Why we need it Visibility: answer “What’s in our software?” It’s essential for rapid CVE impact checks, license review, and supply-chain transparency.
What it shows (how to read it) Base image OS and version, language/runtime versions, third-party packages. Use it to answer “Do we include X?” and to feed SCA.
jq -r '.artifacts[]? | [.name, .version, .type] | @tsv' artifacts/sbom.json | column -t | head
Signal vs noise
- Signal: Presence and versions of major components (OS, language runtime, key libs).
- Noise: Long tail of transitive packages (query as needed; don’t read linearly).
Limits Snapshot in time; may miss unusual binaries; large but queryable.
Makefile link
make sbom
Quick checklist
- Verify key components (OS, runtime) match expectations.
- Store SBOM as a release artifact.
- Use SBOM to drive SCA and incident response.
- Consider SBOM diffs per release.
SCA — Software Composition Analysis (Vulnerability Scanning)
What it is
Scan dependencies/OS packages for known CVEs. We use Trivy to scan the built image into artifacts/trivy-image.json.
Why we need it Most risk comes from third-party code. SCA flags known-bad versions and points to fixed versions.
What it shows (how to read it) For each vulnerable package: CVE ID, severity, installed vs fixed version, and references. Prioritize Critical/High. Example:
jq -r '.Results[]?.Vulnerabilities[]? | "\(.Severity)\t\(.PkgName)@\(.InstalledVersion)\tfix:\(.FixedVersion // "none")\t\(.VulnerabilityID)"' artifacts/trivy-image.json | column -t | head
Signal vs noise
- Signal: Critical/High vulns in reachable components.
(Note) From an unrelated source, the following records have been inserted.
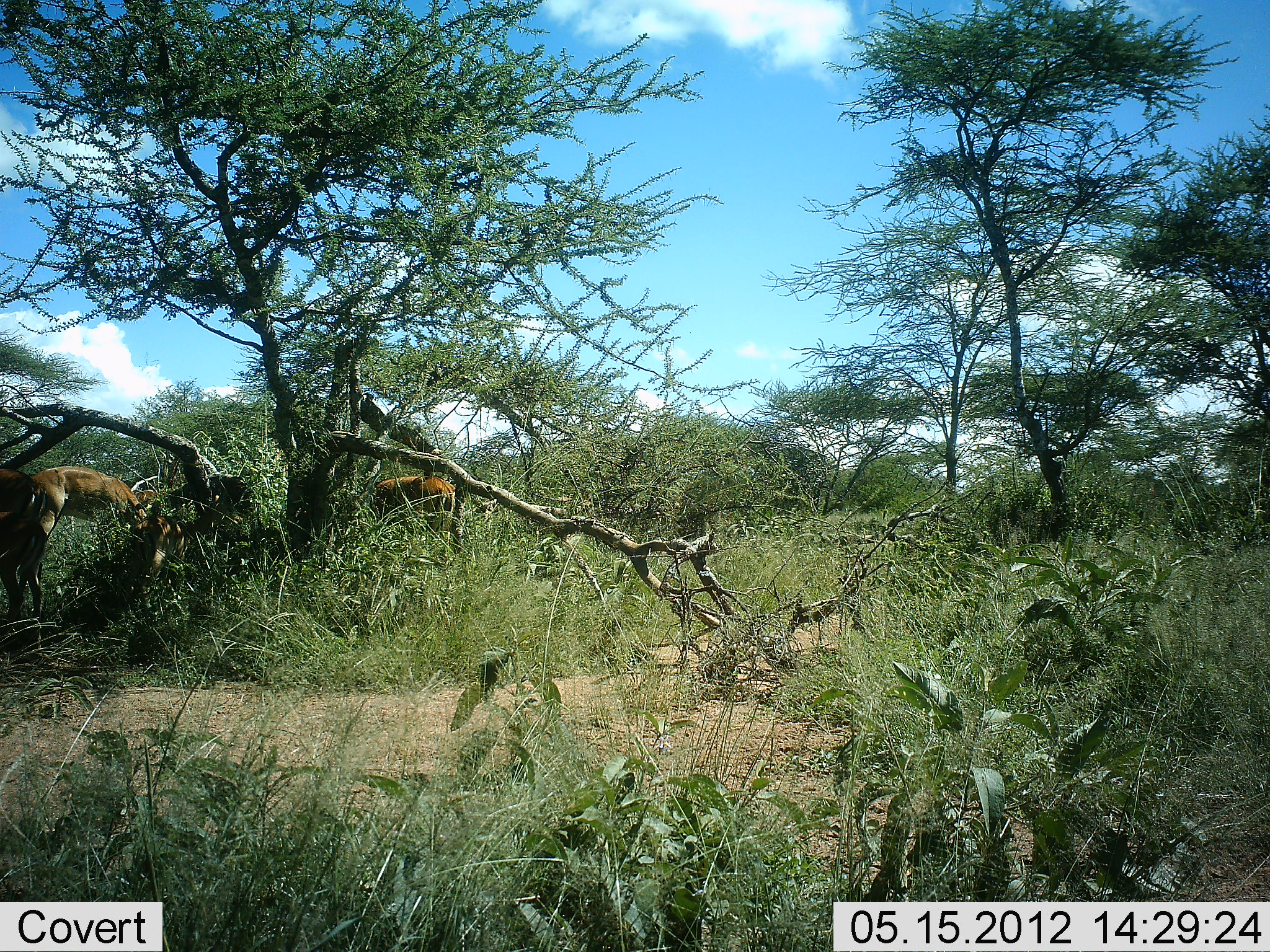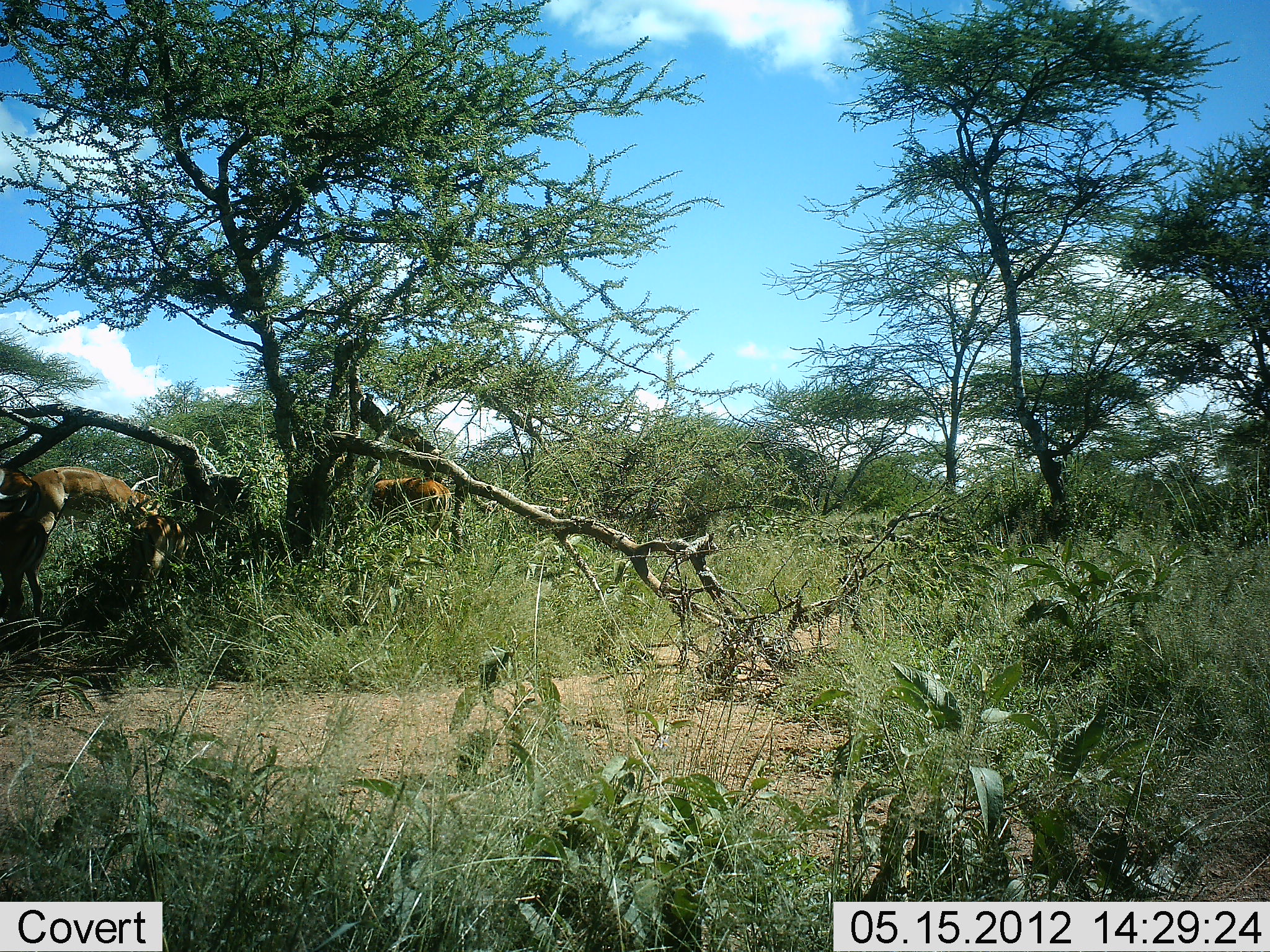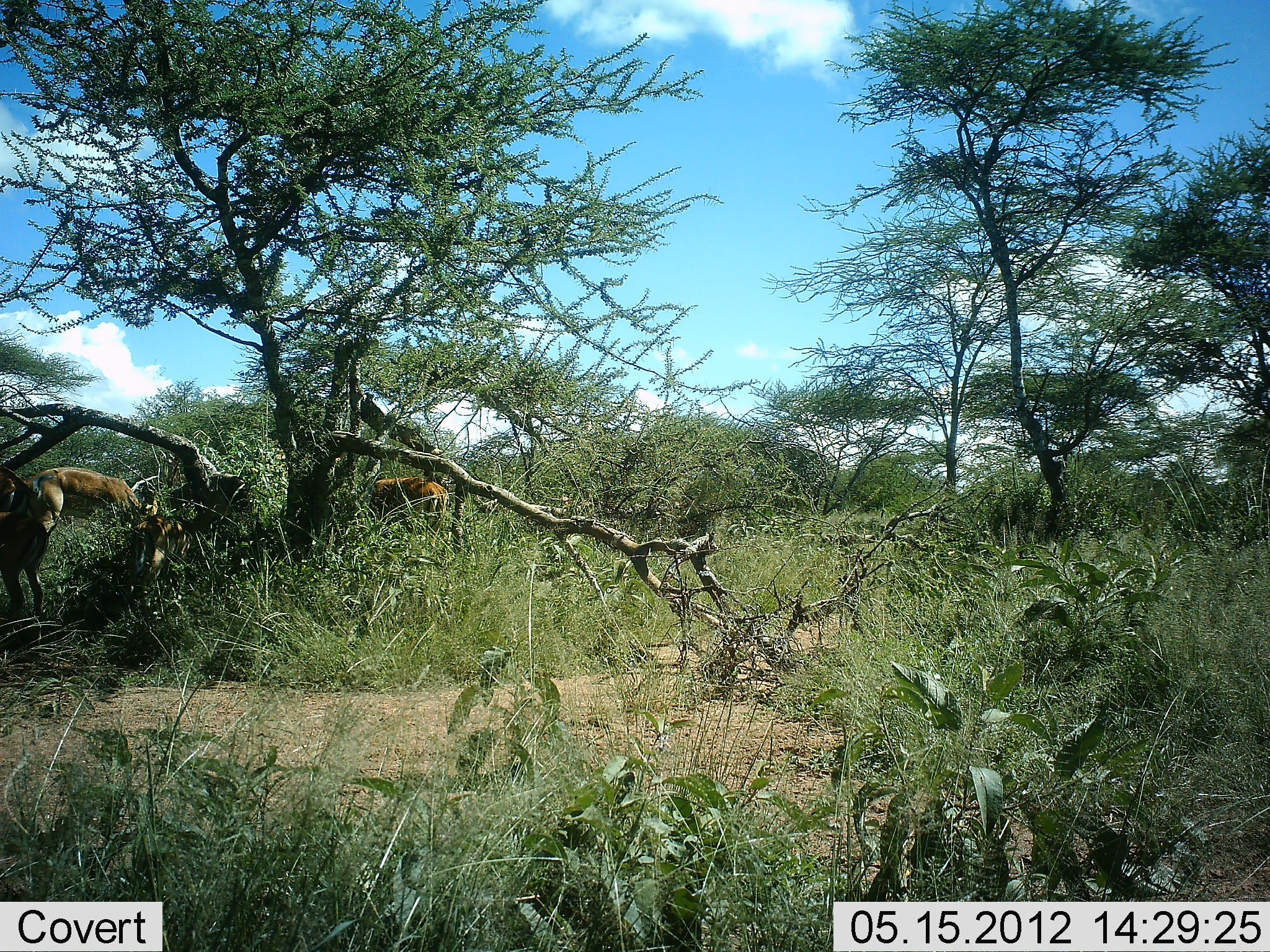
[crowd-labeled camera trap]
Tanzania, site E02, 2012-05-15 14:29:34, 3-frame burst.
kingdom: Animalia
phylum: Chordata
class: Mammalia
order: Artiodactyla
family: Bovidae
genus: Aepyceros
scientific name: Aepyceros melampus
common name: impala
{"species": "impala (Aepyceros melampus)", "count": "4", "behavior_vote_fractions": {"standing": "50%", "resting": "0%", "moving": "20%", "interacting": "0%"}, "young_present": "10%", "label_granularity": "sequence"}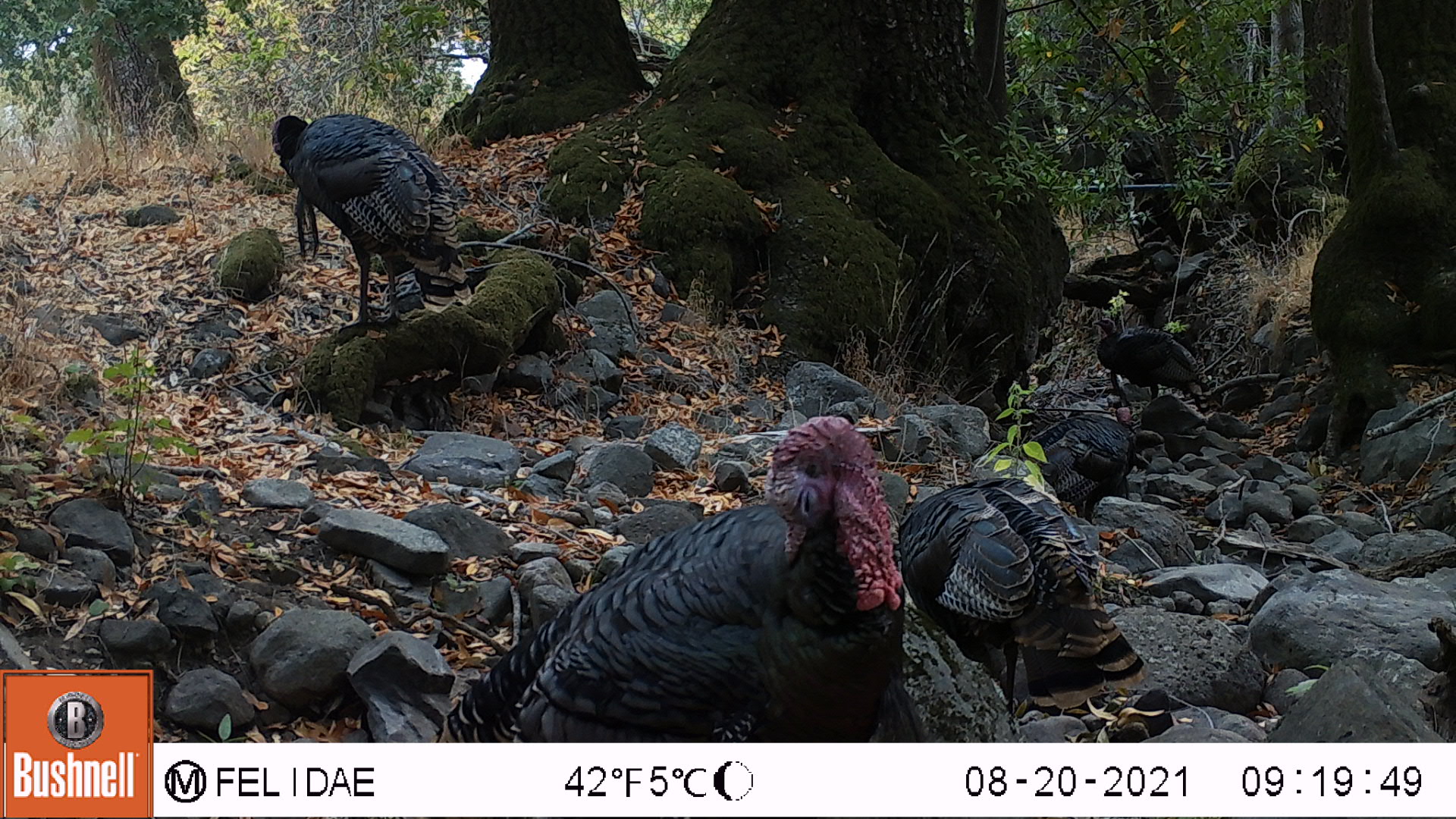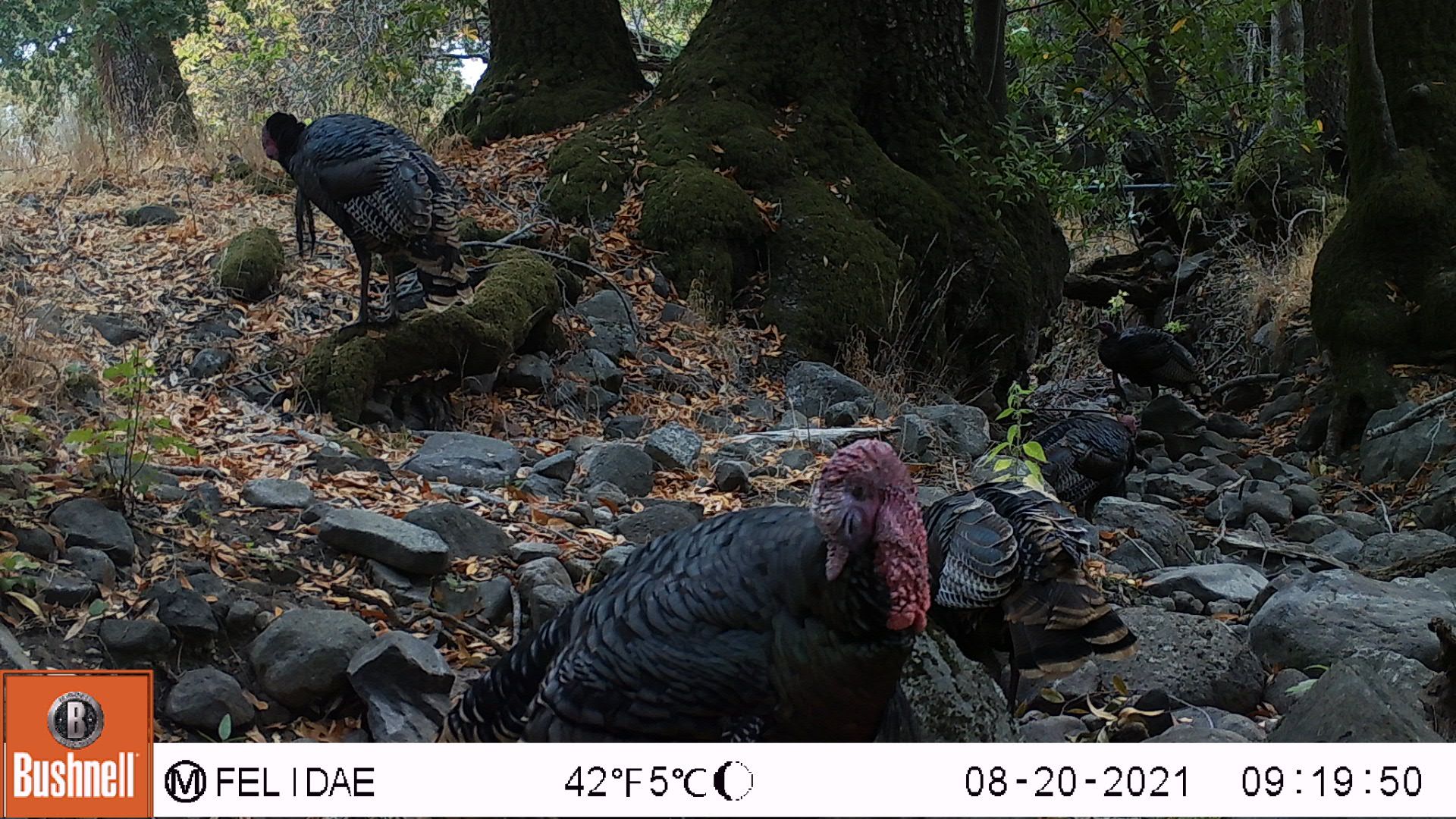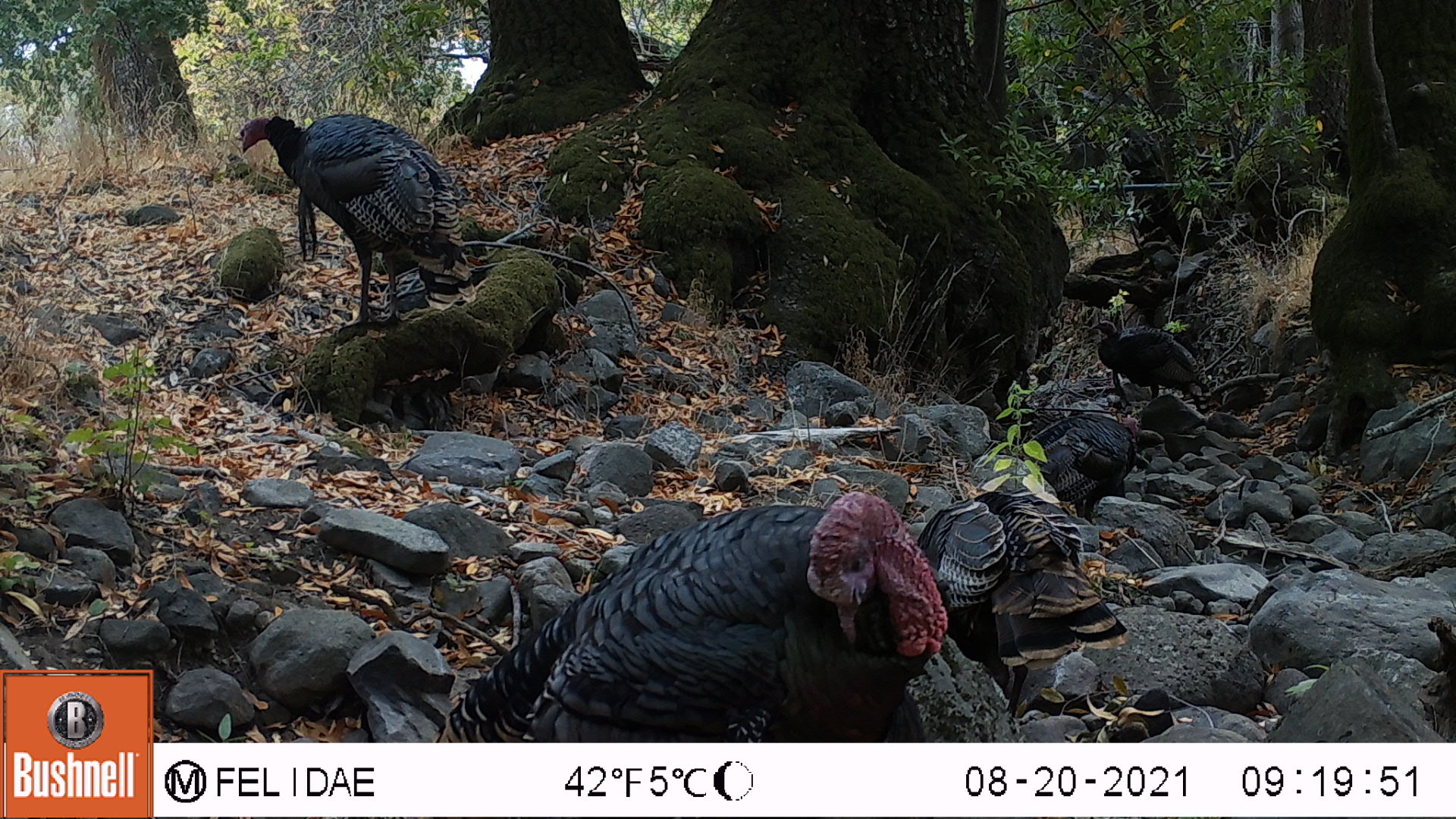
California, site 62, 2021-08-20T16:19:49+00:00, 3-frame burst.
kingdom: Animalia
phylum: Chordata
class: Aves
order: Galliformes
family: Phasianidae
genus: Meleagris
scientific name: Meleagris gallopavo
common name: turkey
Turkey (Meleagris gallopavo).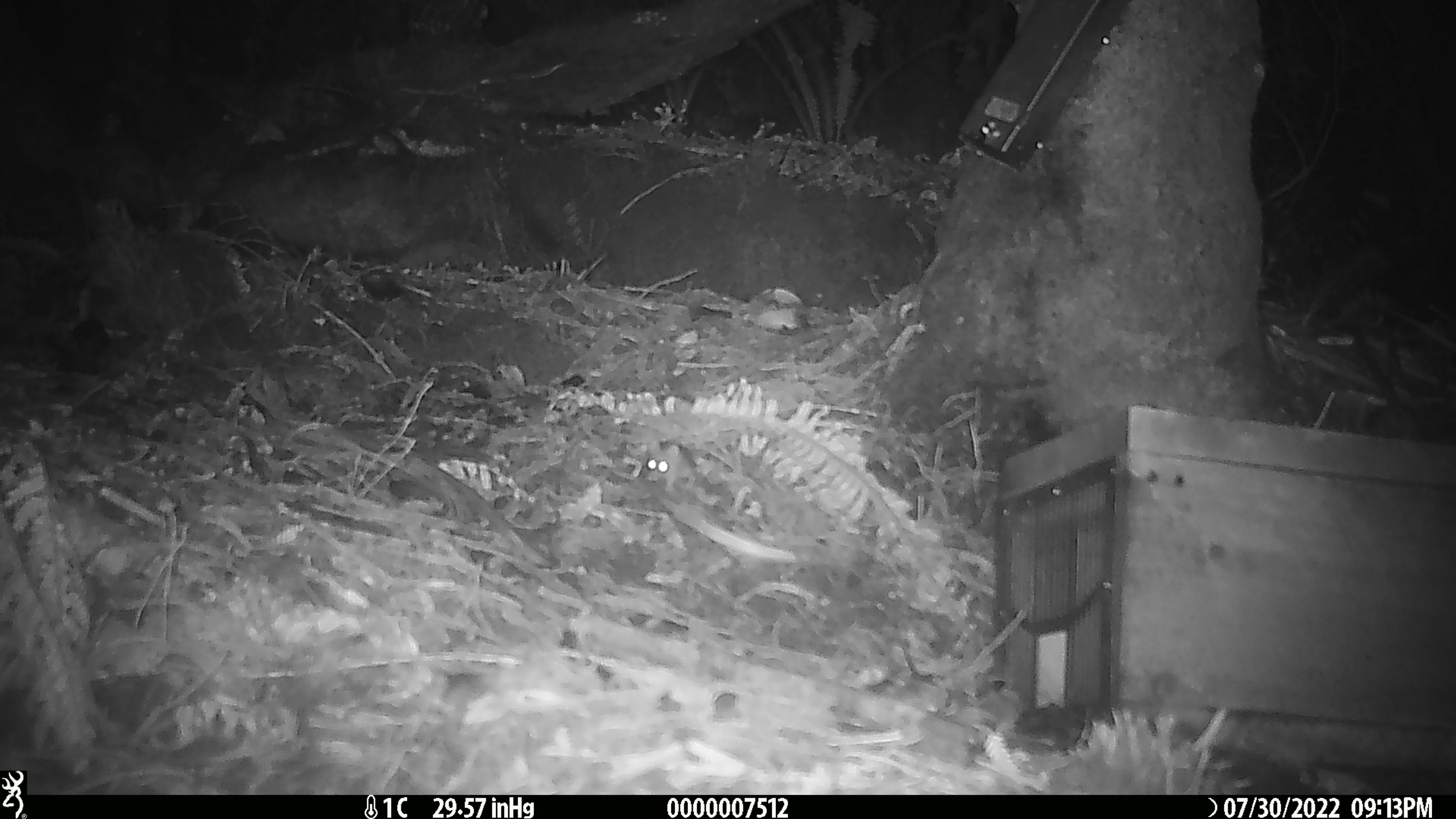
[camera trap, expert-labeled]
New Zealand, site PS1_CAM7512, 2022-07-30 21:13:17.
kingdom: Animalia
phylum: Chordata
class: Mammalia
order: Rodentia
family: Muridae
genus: Mus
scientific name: Mus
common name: mouse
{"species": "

- Noise: Low/Medium in unused tools; duplicates; “no fix” items (track & mitigate).
Limits Depends on vuln DB freshness; zero-days won’t appear; remediation can require upgrades.
Makefile link
make sca
Action plan
- Triage Critical/High immediately; note fixes.
- Upgrade base image / libs; re-scan.
- Mitigate or accept risk temporarily with rationale if no fix.
- Automate regular updates (e.g., Dependabot) and nightly scans.
DAST — Dynamic Application Security Testing
What it is
Probe the running app like an external attacker. We use OWASP ZAP (baseline) via zap and save reports under artifacts/zap/.
Why we need it Finds runtime issues: reflected XSS, missing headers, auth/logic exposure, misconfig in real responses.
What it shows (how to read it) Alerts grouped by type with risk level, description, solution, and example URLs. Expect common findings like missing security headers (CSP, X-Frame-Options). Treat High (e.g., exploitable injection) as urgent; fix Mediums for hardening.
Signal vs noise
- Signal: Confirmed vulns (XSS/SQLi), exposed admin endpoints, auth bypass.
- Noise: Info-level headers, duplicate URLs, occasional false positives—verify manually.
Limits Coverage depends on crawl/auth; can be slow or noisy; logic flaws may need manual testing.
Makefile link
make zap (runs after deploy in make cd)
Quick checklist
- Prioritize High/Medium alerts; reproduce locally.
- Add/adjust headers (CSP, X-Frame-Options, CORP, HSTS) or sanitize inputs.
- Re-scan after fixes.
- Schedule deeper scans periodically; script auth for protected areas if needed.
Evidence & Index (Optional but Recommended)
Bundle current artifacts and generate an index for quick review and sharing.
Make targets (optional additions):
make evidence→artifacts/evidence-YYYY-MM-DD.zipmake artifacts-index→artifacts/ARTIFACTS.md
These help you hand a reviewer/manager a portable proof-pack.
Putting It All Together
Each artifact covers a different angle:
- SAST → your code
- SiC → your secrets
- IaC → your infra configs
- SBOM → your ingredients
- SCA → known CVEs in those ingredients
- DAST → your live surface
Run them, read them, fix the high-signal items, and iterate. Over time you’ll tune rules, reduce noise, and ship with a clean, auditable security posture—locally, on your laptop.